Have You Ever Pushed Something Sensitive to Git by Accident?

2013\ 8\ 26

I did just that yesterday. In a hurry to get some content live for my website I accidentally pushed a config file to GitHub containing my Twitter, Tumblr and Moves API keys.

My first instinct was to immediately head over to GitHub and delete the file... which of course is simple since file deletion goes against everything a VCS like Git tries to achieve. Deleting the file would only remove it from that version while previous commits and history will still show the sensitive content.

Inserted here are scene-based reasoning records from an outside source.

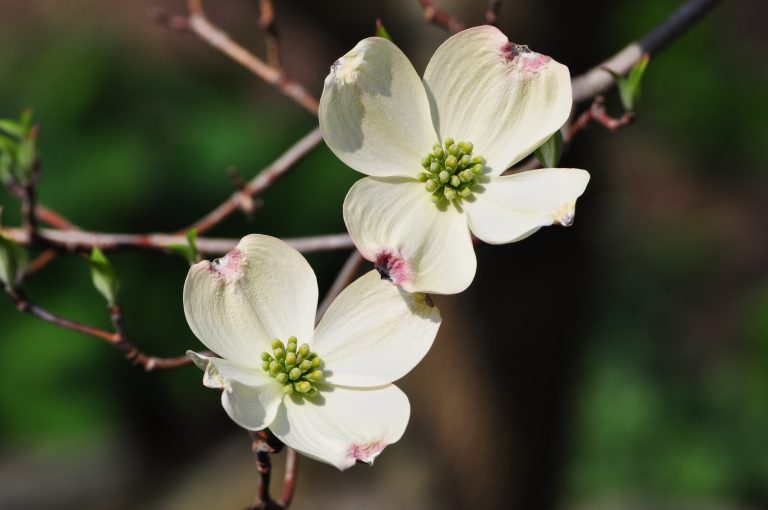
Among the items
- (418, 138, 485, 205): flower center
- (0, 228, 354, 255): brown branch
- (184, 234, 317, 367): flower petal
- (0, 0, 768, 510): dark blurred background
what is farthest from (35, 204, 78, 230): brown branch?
(0, 0, 768, 510): dark blurred background

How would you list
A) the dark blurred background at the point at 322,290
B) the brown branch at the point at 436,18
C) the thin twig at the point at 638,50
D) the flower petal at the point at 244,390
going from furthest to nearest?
the dark blurred background at the point at 322,290 → the brown branch at the point at 436,18 → the thin twig at the point at 638,50 → the flower petal at the point at 244,390

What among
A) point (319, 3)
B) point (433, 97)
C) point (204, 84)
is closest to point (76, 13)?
point (204, 84)

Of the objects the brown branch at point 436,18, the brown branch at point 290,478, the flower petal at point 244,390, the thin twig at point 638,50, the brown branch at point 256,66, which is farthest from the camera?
the brown branch at point 256,66

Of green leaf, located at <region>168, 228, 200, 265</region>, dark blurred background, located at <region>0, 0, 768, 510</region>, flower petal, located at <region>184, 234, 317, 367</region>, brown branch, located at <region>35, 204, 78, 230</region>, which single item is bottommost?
dark blurred background, located at <region>0, 0, 768, 510</region>

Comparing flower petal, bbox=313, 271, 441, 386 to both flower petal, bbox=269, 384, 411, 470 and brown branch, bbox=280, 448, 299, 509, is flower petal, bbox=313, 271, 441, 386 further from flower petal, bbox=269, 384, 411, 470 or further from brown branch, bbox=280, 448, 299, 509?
brown branch, bbox=280, 448, 299, 509

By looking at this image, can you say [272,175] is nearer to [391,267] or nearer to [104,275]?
[104,275]

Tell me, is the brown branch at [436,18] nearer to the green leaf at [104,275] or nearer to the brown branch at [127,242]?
the brown branch at [127,242]

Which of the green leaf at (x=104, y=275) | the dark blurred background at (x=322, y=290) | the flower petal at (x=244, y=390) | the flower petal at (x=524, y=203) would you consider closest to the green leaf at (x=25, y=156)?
the green leaf at (x=104, y=275)

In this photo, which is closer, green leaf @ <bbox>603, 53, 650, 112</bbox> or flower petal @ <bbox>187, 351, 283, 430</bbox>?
flower petal @ <bbox>187, 351, 283, 430</bbox>
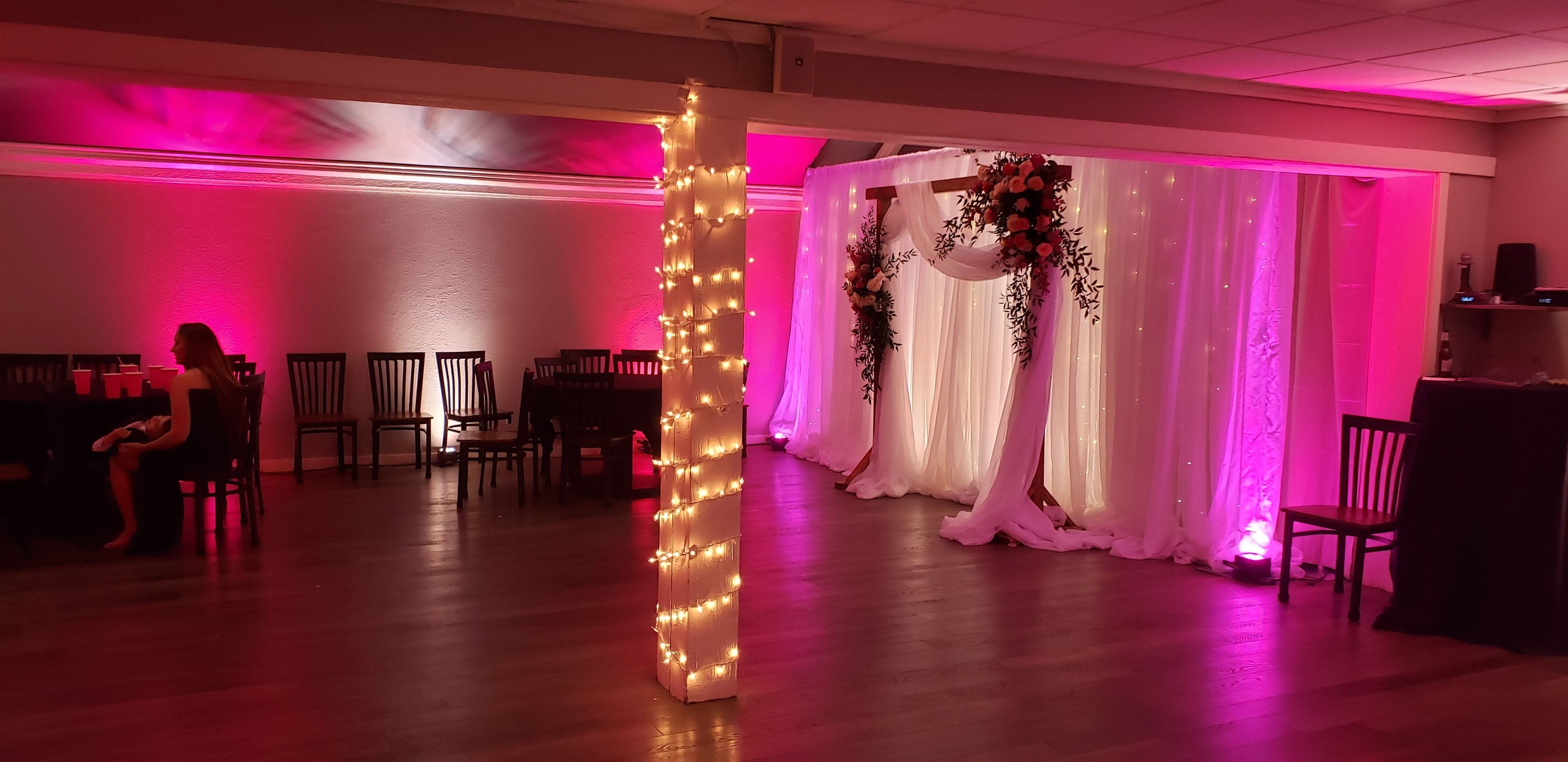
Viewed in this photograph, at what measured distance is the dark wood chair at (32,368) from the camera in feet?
24.4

The answer lies in this GitHub help post https://help.github.com/articles/remove-sensitive-data. However, the post missed a few points which had me chasing myself in circles as kept re-committing my config file from my working folder in a recursive nightmare. Hopefully what I learned and captured here will save you or someone else some valuable time.

Scenario

You have a local repo in a standardized directory structure. A file has been inadvertently pushed upstream to origin and you need to remove it and all mentions of it in history. When everything is cleaned up you want to continue to work in the same standardized directory structure.

We use /C/git/[client]/[brand]/[project] as our format so let's set /C/git/Big-Corp/Wonder-Pop/Website as our working repo directory and use /config/config.json as our offending file.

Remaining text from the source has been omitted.